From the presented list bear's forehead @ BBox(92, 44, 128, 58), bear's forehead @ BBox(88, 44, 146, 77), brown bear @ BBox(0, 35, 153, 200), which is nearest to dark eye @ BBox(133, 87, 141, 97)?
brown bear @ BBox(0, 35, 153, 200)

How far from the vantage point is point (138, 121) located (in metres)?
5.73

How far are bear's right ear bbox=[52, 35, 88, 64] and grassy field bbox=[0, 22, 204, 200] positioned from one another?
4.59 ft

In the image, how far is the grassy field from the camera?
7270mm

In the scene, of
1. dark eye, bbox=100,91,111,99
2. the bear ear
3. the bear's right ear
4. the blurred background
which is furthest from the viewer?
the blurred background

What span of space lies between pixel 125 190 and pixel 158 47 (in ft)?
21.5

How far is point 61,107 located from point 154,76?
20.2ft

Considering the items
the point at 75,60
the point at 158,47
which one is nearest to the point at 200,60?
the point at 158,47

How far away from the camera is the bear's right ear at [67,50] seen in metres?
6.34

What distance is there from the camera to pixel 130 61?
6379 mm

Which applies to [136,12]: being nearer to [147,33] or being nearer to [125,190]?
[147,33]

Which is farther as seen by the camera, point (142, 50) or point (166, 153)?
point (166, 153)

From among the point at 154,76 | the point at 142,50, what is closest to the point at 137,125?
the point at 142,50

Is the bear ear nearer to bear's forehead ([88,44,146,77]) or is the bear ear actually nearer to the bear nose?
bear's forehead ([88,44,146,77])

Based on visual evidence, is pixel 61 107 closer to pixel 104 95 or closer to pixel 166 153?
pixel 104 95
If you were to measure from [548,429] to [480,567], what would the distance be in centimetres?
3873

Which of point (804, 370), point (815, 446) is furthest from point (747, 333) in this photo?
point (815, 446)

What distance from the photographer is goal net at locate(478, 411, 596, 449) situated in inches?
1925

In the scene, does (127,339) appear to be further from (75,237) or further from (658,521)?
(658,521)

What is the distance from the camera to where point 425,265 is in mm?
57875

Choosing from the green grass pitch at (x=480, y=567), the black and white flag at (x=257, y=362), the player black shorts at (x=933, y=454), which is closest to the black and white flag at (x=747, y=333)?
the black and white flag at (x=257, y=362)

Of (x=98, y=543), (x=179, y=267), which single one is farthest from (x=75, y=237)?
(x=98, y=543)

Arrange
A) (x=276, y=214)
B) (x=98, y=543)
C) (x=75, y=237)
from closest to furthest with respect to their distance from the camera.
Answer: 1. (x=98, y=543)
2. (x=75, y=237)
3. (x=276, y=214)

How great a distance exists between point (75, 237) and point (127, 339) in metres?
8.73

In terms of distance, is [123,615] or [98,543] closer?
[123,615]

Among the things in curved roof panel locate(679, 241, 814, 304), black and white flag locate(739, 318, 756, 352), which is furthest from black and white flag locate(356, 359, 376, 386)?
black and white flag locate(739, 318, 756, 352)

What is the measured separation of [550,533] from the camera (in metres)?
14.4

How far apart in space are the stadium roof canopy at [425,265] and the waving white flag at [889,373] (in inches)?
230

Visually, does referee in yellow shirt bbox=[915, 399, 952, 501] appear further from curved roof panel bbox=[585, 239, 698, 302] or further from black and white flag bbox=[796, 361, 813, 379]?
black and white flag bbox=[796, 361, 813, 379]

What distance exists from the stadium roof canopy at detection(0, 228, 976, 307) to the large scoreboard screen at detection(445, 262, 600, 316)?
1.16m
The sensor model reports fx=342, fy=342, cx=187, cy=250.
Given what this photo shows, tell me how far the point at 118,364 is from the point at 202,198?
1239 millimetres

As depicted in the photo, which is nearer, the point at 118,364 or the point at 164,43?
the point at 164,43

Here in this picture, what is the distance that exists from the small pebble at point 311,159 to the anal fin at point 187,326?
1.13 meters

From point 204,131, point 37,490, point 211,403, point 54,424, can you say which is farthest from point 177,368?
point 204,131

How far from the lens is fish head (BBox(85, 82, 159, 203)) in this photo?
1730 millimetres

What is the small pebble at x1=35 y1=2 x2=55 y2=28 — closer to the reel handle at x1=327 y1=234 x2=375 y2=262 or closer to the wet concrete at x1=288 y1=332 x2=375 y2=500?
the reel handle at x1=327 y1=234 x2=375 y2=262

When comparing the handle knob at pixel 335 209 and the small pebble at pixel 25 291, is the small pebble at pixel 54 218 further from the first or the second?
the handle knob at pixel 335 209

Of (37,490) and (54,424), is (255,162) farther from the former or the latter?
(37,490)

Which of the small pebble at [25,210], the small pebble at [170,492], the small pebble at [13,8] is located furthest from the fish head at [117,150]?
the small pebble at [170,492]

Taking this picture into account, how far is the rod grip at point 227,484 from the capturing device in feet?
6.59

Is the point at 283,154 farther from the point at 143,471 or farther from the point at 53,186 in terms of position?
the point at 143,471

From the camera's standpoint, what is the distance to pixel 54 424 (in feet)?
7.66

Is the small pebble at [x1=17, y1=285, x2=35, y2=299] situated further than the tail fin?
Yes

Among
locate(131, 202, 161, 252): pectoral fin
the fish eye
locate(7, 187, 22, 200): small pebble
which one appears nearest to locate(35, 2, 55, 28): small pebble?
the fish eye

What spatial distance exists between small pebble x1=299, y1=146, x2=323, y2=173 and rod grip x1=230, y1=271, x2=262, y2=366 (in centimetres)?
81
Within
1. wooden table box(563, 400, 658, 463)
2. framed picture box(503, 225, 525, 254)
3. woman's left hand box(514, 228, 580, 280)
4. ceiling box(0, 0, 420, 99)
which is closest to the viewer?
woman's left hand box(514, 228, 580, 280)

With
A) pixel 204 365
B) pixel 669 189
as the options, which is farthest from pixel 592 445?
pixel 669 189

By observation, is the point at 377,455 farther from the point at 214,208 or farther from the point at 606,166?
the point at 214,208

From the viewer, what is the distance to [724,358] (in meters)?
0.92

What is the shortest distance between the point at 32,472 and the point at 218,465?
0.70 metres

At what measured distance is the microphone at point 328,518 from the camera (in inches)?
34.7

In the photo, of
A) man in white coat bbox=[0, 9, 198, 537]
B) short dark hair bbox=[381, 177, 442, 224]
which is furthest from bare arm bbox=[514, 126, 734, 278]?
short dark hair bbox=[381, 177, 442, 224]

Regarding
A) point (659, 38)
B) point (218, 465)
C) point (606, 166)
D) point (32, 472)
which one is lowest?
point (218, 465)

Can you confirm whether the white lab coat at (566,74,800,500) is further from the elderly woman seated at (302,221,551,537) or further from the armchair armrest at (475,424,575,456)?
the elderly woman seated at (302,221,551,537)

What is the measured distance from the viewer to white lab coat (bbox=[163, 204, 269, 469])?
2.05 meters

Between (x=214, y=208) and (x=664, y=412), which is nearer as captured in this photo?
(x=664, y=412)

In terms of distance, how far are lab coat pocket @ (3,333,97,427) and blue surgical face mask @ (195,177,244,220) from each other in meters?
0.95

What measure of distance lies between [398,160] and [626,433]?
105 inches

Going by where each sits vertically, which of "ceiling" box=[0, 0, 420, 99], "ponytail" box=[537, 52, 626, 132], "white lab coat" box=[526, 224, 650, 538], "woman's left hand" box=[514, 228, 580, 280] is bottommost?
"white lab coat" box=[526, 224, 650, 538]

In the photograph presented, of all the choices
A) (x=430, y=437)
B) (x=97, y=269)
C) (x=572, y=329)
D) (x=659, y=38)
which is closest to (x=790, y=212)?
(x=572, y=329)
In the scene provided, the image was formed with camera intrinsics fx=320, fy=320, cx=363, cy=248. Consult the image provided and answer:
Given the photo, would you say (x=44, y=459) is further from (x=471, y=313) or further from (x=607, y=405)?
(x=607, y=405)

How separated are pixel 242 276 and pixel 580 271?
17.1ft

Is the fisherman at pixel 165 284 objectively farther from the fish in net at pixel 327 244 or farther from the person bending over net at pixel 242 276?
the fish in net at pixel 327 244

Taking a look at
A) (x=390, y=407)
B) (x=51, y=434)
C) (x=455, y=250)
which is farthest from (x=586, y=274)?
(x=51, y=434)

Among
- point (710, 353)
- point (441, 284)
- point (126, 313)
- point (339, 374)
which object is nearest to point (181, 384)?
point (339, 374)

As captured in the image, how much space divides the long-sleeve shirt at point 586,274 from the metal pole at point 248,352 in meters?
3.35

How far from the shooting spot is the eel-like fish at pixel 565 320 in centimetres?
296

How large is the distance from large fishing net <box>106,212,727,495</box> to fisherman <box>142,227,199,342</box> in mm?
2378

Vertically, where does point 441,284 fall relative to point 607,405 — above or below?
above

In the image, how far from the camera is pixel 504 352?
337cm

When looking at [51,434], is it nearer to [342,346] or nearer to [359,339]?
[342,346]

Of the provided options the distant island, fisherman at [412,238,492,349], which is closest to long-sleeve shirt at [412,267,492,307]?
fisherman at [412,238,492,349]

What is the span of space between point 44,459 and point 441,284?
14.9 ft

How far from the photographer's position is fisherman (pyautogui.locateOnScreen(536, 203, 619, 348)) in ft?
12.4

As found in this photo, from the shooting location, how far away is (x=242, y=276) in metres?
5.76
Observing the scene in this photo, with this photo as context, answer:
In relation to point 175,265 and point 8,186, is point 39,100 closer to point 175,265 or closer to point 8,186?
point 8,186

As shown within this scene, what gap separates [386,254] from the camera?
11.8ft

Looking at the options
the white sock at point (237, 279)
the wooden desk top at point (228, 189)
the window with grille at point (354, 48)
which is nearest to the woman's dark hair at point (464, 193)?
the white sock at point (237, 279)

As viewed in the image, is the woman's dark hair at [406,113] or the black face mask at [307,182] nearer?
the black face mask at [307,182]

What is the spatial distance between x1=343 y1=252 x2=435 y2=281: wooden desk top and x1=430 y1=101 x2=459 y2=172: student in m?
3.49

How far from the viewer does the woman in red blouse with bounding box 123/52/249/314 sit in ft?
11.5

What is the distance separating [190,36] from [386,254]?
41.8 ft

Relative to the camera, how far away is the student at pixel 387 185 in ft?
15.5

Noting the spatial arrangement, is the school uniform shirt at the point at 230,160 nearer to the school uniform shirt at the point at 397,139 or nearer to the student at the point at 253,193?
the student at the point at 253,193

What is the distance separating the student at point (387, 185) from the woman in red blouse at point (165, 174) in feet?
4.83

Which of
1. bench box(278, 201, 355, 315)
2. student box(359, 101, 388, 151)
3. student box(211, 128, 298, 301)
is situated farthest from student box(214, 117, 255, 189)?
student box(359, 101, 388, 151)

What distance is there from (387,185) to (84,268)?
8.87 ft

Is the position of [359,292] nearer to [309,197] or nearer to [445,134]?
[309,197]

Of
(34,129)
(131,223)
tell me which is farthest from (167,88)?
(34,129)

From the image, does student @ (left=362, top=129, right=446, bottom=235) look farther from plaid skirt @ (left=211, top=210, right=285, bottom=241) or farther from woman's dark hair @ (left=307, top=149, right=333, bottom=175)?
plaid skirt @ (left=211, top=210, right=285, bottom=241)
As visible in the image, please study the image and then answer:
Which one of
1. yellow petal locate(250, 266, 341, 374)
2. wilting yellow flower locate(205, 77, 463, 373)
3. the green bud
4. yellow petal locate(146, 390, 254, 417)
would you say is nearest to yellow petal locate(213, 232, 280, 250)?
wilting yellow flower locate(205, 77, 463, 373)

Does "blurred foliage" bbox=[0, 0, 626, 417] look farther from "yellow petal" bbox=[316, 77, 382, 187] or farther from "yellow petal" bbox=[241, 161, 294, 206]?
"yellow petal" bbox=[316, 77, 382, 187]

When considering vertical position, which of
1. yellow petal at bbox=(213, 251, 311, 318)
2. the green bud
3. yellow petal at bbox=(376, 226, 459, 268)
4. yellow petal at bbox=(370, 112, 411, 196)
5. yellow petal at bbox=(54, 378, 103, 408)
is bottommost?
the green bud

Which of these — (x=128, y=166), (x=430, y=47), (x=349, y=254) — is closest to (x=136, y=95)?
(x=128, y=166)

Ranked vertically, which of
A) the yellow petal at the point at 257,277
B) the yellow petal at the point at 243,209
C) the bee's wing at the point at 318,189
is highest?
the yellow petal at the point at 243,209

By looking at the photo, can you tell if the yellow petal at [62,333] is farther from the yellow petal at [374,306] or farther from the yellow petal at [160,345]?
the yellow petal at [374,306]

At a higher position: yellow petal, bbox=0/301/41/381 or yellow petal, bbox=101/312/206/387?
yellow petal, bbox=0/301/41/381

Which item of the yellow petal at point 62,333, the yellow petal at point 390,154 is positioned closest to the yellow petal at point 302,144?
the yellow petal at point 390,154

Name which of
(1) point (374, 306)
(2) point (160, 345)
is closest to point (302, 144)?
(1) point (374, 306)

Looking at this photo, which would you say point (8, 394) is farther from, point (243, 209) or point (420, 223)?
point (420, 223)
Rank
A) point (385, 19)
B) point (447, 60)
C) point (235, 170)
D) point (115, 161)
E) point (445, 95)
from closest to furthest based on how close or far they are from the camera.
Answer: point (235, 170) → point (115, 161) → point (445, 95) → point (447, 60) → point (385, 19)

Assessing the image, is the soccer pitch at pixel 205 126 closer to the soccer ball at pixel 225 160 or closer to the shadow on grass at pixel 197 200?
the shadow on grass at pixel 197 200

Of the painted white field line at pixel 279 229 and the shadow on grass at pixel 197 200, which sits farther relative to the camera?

#### TASK GOAL
Set down verbatim every line of the items, from the line containing "What is the measured separation" up to and including the line containing "1239 millimetres".

#### ANSWER TO THE EXERCISE
What is the measured separation of [550,533] from the camera (in metres)?
14.4

How far apart in space are the stadium roof canopy at [425,265] and the waving white flag at [889,373] (in inches)?
230

Visually, does referee in yellow shirt bbox=[915, 399, 952, 501] appear further from curved roof panel bbox=[585, 239, 698, 302] or further from black and white flag bbox=[796, 361, 813, 379]?
black and white flag bbox=[796, 361, 813, 379]

What distance exists from the stadium roof canopy at detection(0, 228, 976, 307) to the large scoreboard screen at detection(445, 262, 600, 316)?
1.16m
The sensor model reports fx=342, fy=342, cx=187, cy=250.
Given what this photo shows, tell me how far the point at 118,364 is from the point at 202,198?
1239 millimetres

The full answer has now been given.